Proteomic analysis and systems biology in general have exciting times ahead. We predict that future work will expand existing approaches in multiple ways (Fig. 1). Such studies might include actual experimental measurements of rates of transcription, translation, RNA and protein degradation all in parallel—to complement what has been modeled based on concentration measurements. Methods to measure these processes exist already, but their integration is still rare. Apart from computational models (81) or steady-state analysis (7), there is no study in which all four major synthesis and degradation rates have been measured simultaneously in one dynamic system. Results from such work would inform us on the relationship between the different processes, feedback and coupling between them, or different regulatory goals for different genes.

Future work might also involve more analyses of multiple modifications per protein or peptide—moving away from studying one post-translational modification at a time. When including temporal information, it will be possible to extract hypotheses on causal relationships, e.g. resolve which phosphorylation might trigger subsequent SUMOylation or ubiquitination on a specific protein. Such sequential modifications have been described for individual pathways, e.g. FEN1 (82) but are unknown with respect to the global cellular role.

Future integrative proteomics may also involve increased integration with other molecule types, such as those of the metabolome. Like the examples described above, such analyses will expand our knowledge of both binding sites in protein structures but also the impact of metabolites on protein stability and function (40, 54). To help such new analyses, we foresee more and more studies in which proteomics is combined with other technologies, such as the thermal profiling or polysome profiling mentioned above (52, 54).

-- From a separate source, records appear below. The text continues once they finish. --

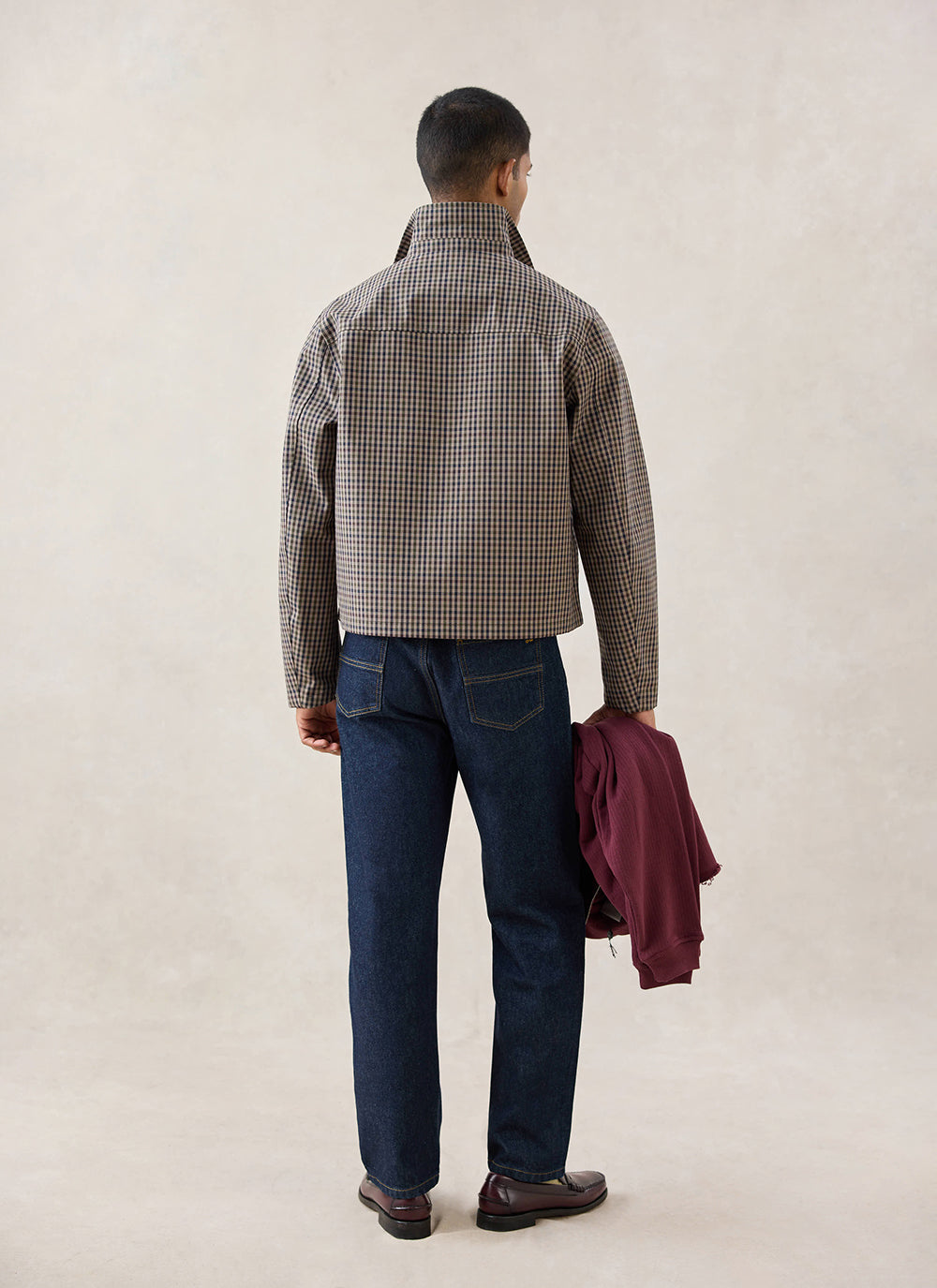 A rear-view shot of a model wearing the Watcher Check Percival Carter Cropped Trench Coat, styled with dark denim jeans.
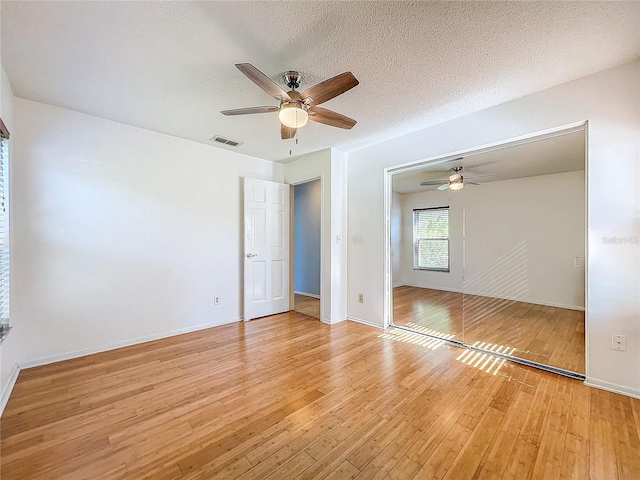 unfurnished room with a textured ceiling, light hardwood / wood-style flooring, and ceiling fan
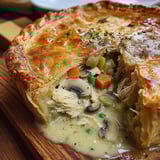 A close up of a pizza with mushrooms and carrots.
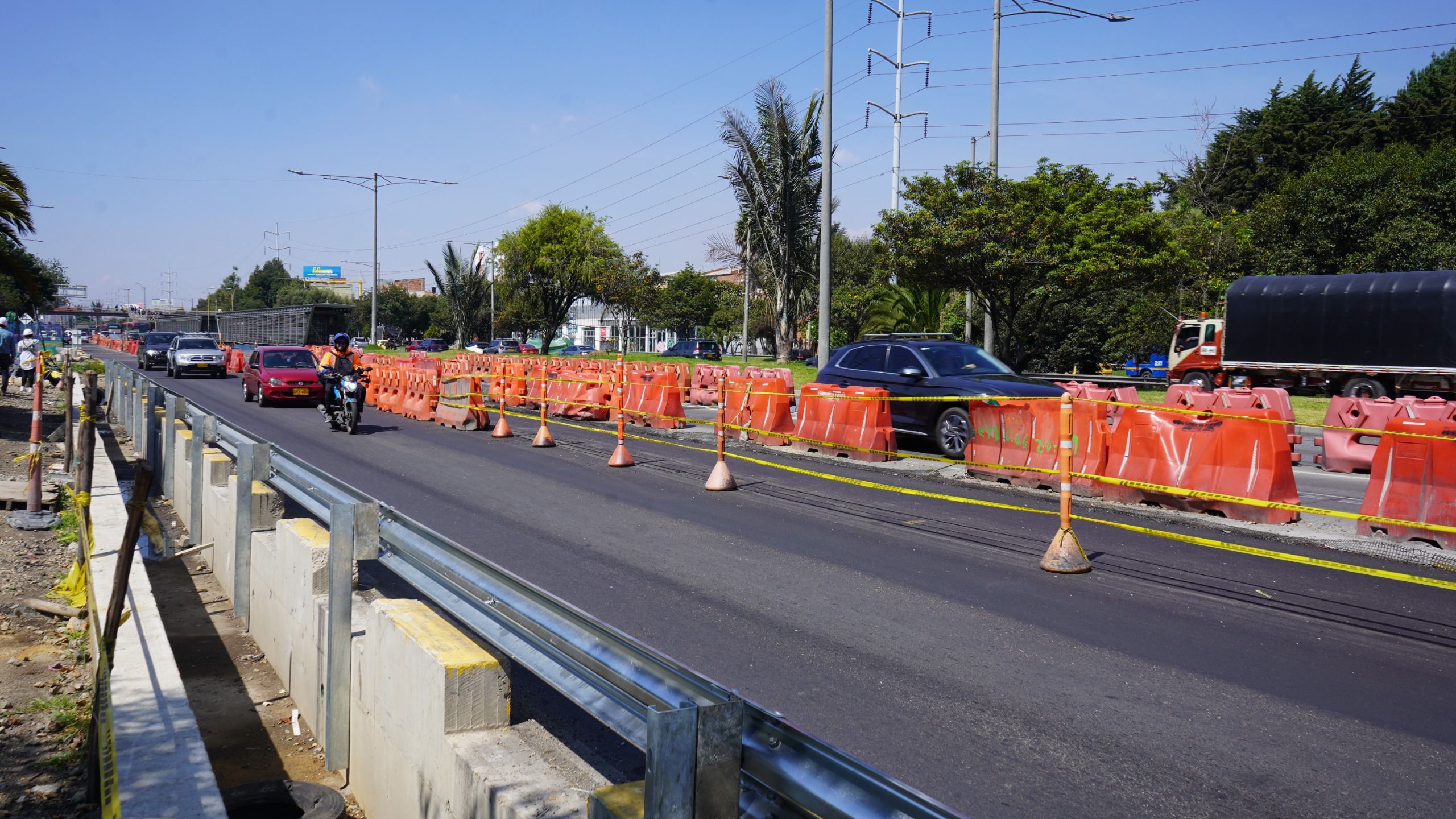 Fotografía de la autopiesta norte en la que se ven unos maletines de construcción separando la vía y una moto y varoos transitando por el carril libre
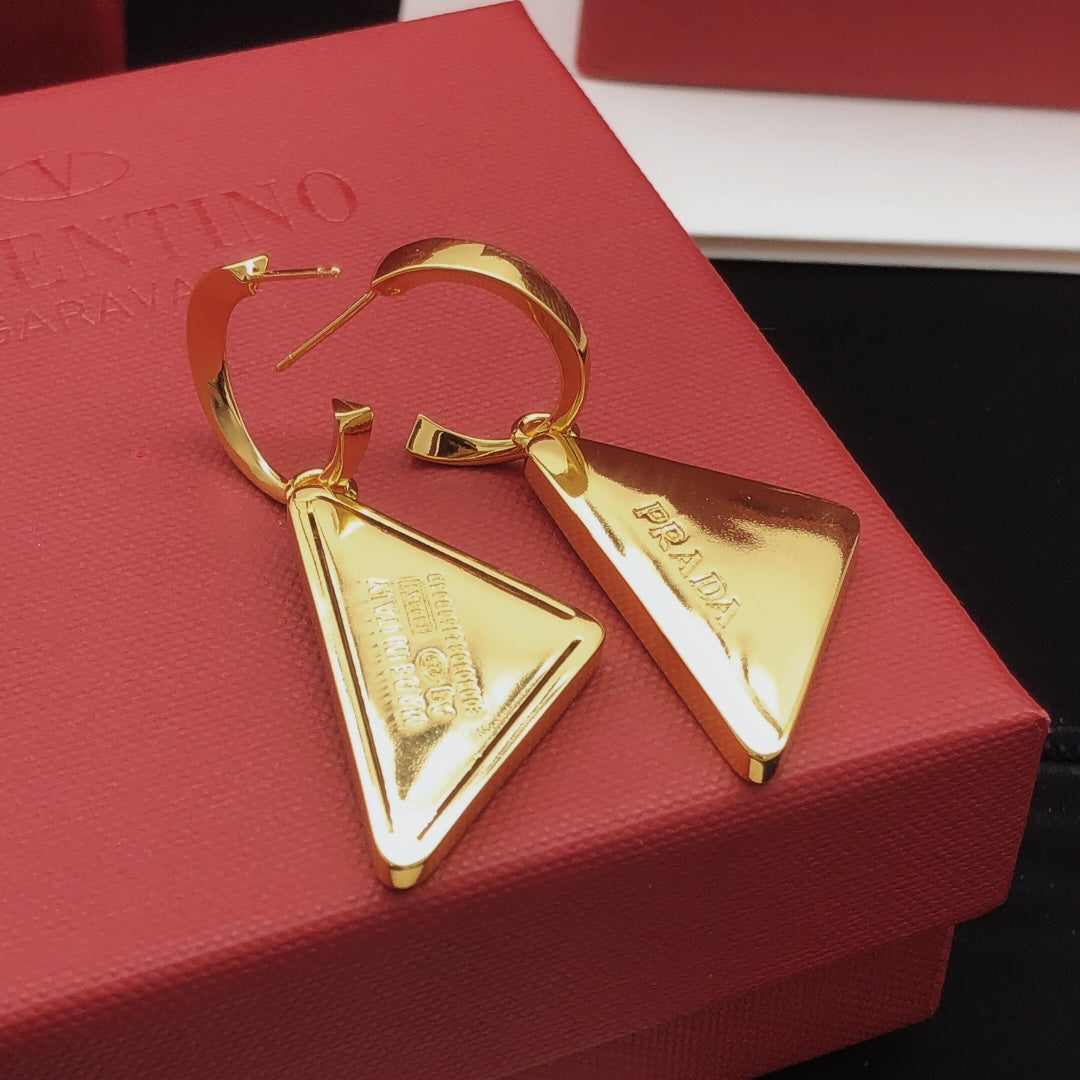 Martin Graham drop earrings in polished metal-tone – detail view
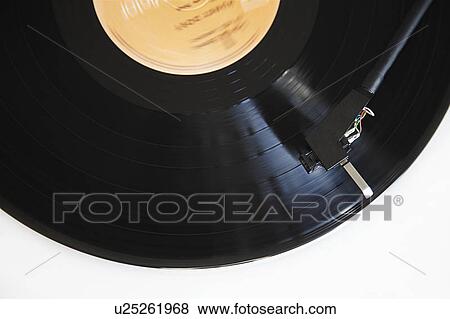 Close up of needle playing record View Large Photo Image Stock Photo - Close up of needle playing record. Fotosearch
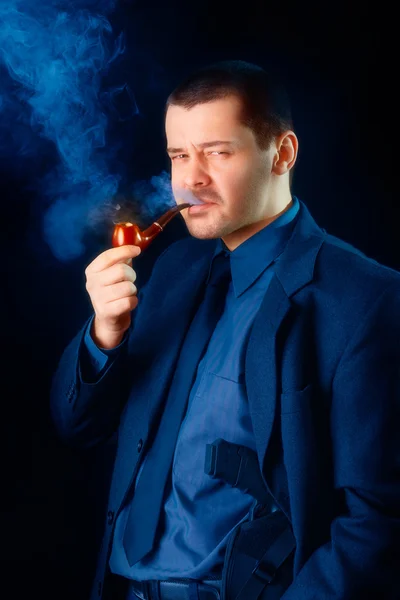 Mann mit Waffe rauchte Pfeife — Stockfoto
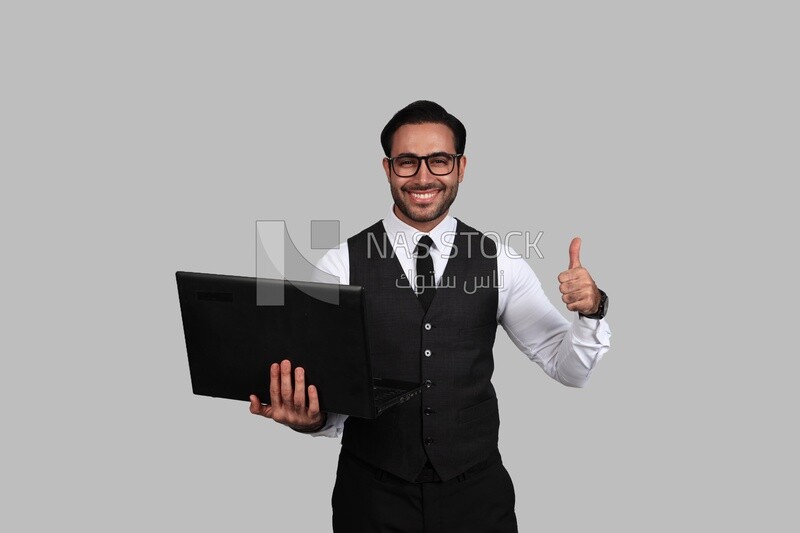 Photo of a businessman with a formal suit holding a laptop, business development and partnerships, business meeting, Model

And finally, future integrative proteomics might transcend into entirely new areas, e.g. the analysis of very small samples or single cells (83–87). Small sample analyses can reveal local relationships between cells in a tissue, as has been shown for HeLa cells (88). Such information could open many new applications ranging from analysis of rare cell populations to those of limited clinical specimens. Single cell analysis will also expand our views on the relationship between protein and mRNA concentrations (83), as has been discussed for bacteria many years ago (89).

In our view, the essential components to such integrative work will remain not only in combination of proteomics with other techniques and data types, but also the careful and quantitative modeling of the relationships between data as new findings lie in these relationships. Nothing in biology works in an isolated manner: protein changes are both impacted by various processes, but also affect multiple processes in the cell. The time is ripe to move toward the next level of systems biology and consider processes in combination, gaining new insights at their interface.